The right of expatriation is fully and positively established in the United States, by an act of Congress, in these words: “Whereas, the right of expatriation is a natural and inherent right of the people, indispensable to the enjoyment of the rights of life, liberty, and the pursuit of happiness; and, whereas, in the recognition of this principle, this government has frequently received emigrants from all nations, and invested them with the right of citizenship; and, whereas, it is claimed that such American citizens, with their descendants, are subjects of foreign states, owing allegiance to the governments thereof; and, whereas, it is necessary to the maintenance of public peace that this claim of foreign allegiance should be promptly and finally disavowed; therefore any declaration, instruction, opinion, order, or decision of any officer of the United States, which denies, restricts, impairs, or questions the right of expatriation is declared inconsistent with the fundamental principles of the republic.”

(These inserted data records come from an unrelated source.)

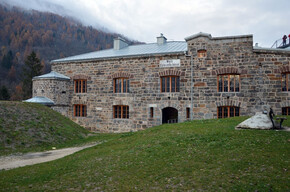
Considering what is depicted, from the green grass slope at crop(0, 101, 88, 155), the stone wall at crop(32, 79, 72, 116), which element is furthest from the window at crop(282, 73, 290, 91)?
the stone wall at crop(32, 79, 72, 116)

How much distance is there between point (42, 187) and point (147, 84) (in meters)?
12.6

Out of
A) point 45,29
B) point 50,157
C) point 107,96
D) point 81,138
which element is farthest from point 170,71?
point 45,29

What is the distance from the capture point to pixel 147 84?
1772cm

Naturalization in the United States is a valuable privilege, which is considerately granted to those who desire its advantages and are willing to undertake its duties. The process is a decree of a court of record, upon the satisfactory establishment by the applicant of his lawful eligibility to the privilege of their nationality. The United States cannot admit of qualified naturalization, subject to the consent of the country of origin; nor can the United States Courts, in which the judicial power of naturalization is vested, take cognizance of the consent of a foreign state as a precedent condition to naturalization. The admissibility of a change of allegiance in the United States, without any co-operation or consent of the country of origin, is plainly implied from the very statute itself; which requires conditions of residence, of personal character, of publicity, and of abjuration under oath of allegiance to every other government, and especially to that of the country of birth, with sworn allegiance to the United States. These are all indispensable for the completion of an act of expatriation, and no more; and he who is in this manner endowed with the nationality of the United States, thereby dissolves all ties of native allegiance, and is clothed with all the rights and privileges that pertain to a native citizen, and entitled to the same degree of protection whether at home or abroad.

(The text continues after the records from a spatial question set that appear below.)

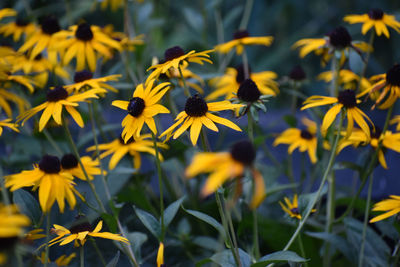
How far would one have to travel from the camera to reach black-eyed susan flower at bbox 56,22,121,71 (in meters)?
0.74

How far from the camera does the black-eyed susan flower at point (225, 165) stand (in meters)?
0.34

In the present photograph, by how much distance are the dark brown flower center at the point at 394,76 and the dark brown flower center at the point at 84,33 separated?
48 centimetres

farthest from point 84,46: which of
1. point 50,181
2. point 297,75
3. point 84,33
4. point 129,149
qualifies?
point 297,75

Citizenship is an attribute of national sovereignty, and not merely of individual or local bearing. It is a sacred right, full of grave consequences, granted with solemn formalities, and its existence should always be well defined and indisputable. Between friendly States, naturalization and expatriation should be reciprocal; and with an equal measure of obligation. Conventional adjustment is alone adequate to the removal of the most prolific source of constantly-recurring friction and tension, inevitable, in the absence of treaty stipulation.

The persistency of Switzerland upon this question in a policy so much at variance with all the liberal views of civilized nations, exhibiting a stubborn conservatism and irrational disinclination to change her laws to meet generally accepted principles and the requirements of her external relations, might well subject the Swiss to the characterization, applied at one time by Cobden to the English people, as “the Chinese of Europe.”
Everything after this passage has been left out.